+++ DATA FOR THE TASK
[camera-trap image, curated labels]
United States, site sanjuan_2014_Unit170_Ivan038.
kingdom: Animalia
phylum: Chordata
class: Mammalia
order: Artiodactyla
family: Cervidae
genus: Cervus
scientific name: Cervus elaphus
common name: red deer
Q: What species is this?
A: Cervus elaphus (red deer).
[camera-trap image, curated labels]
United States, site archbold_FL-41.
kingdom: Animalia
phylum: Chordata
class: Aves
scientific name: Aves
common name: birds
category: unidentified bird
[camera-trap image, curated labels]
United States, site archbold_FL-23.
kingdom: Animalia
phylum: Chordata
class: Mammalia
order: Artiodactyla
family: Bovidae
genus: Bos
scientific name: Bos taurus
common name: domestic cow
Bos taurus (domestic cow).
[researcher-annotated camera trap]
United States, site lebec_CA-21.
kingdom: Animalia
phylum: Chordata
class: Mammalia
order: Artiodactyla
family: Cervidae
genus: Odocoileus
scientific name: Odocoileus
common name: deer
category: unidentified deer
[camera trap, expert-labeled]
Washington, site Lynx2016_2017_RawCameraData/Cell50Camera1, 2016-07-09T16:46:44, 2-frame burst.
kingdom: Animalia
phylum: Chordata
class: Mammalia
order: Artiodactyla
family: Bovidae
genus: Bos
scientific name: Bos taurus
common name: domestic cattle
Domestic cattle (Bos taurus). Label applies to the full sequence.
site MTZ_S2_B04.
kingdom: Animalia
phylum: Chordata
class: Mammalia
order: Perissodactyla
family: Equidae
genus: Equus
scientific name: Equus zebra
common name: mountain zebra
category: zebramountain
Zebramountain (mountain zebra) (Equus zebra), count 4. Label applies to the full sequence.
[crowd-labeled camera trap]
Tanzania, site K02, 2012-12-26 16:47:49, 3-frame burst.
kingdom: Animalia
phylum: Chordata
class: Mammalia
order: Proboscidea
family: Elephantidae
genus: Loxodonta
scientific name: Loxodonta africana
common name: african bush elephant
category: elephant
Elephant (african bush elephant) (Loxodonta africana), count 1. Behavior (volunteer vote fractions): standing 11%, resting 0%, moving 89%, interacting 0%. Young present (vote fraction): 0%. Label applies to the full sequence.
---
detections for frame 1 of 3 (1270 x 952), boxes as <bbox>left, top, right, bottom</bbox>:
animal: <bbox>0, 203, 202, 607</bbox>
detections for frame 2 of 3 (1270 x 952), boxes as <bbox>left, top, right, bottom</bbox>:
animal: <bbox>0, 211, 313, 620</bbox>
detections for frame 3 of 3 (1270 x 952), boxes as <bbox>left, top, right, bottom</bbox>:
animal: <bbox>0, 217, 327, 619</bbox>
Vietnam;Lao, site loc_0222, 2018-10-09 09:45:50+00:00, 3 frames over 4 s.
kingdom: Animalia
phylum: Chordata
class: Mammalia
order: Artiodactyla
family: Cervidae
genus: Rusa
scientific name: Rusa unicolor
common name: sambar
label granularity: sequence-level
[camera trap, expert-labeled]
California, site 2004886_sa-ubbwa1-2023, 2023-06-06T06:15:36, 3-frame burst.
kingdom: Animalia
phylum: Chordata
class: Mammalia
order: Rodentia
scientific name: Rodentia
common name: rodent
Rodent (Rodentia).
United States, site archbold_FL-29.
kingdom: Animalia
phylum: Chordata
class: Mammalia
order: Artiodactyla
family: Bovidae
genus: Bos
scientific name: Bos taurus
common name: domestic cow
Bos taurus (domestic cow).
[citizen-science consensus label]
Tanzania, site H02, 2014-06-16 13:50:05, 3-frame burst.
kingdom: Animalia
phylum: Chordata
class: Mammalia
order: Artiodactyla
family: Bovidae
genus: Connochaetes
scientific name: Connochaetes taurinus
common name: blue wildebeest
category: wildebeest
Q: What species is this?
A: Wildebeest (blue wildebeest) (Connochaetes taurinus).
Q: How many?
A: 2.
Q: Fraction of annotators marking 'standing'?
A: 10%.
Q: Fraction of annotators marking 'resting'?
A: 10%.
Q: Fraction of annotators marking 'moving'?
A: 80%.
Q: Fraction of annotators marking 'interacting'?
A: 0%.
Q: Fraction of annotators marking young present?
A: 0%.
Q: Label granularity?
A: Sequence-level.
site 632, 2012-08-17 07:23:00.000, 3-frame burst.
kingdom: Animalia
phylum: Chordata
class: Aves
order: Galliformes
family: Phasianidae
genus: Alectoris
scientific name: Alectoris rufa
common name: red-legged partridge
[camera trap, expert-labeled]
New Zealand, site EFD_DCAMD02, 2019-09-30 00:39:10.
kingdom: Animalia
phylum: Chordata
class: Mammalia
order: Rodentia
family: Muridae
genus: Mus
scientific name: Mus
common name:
++++++
YOUR OBJECTIVE: Show every line in the entries where the string "burst" occurs.

EXERCISE RESULT:
Washington, site Lynx2016_2017_RawCameraData/Cell50Camera1, 2016-07-09T16:46:44, 2-frame burst.
Tanzania, site K02, 2012-12-26 16:47:49, 3-frame burst.
California, site 2004886_sa-ubbwa1-2023, 2023-06-06T06:15:36, 3-frame burst.
Tanzania, site H02, 2014-06-16 13:50:05, 3-frame burst.
site 632, 2012-08-17 07:23:00.000, 3-frame burst.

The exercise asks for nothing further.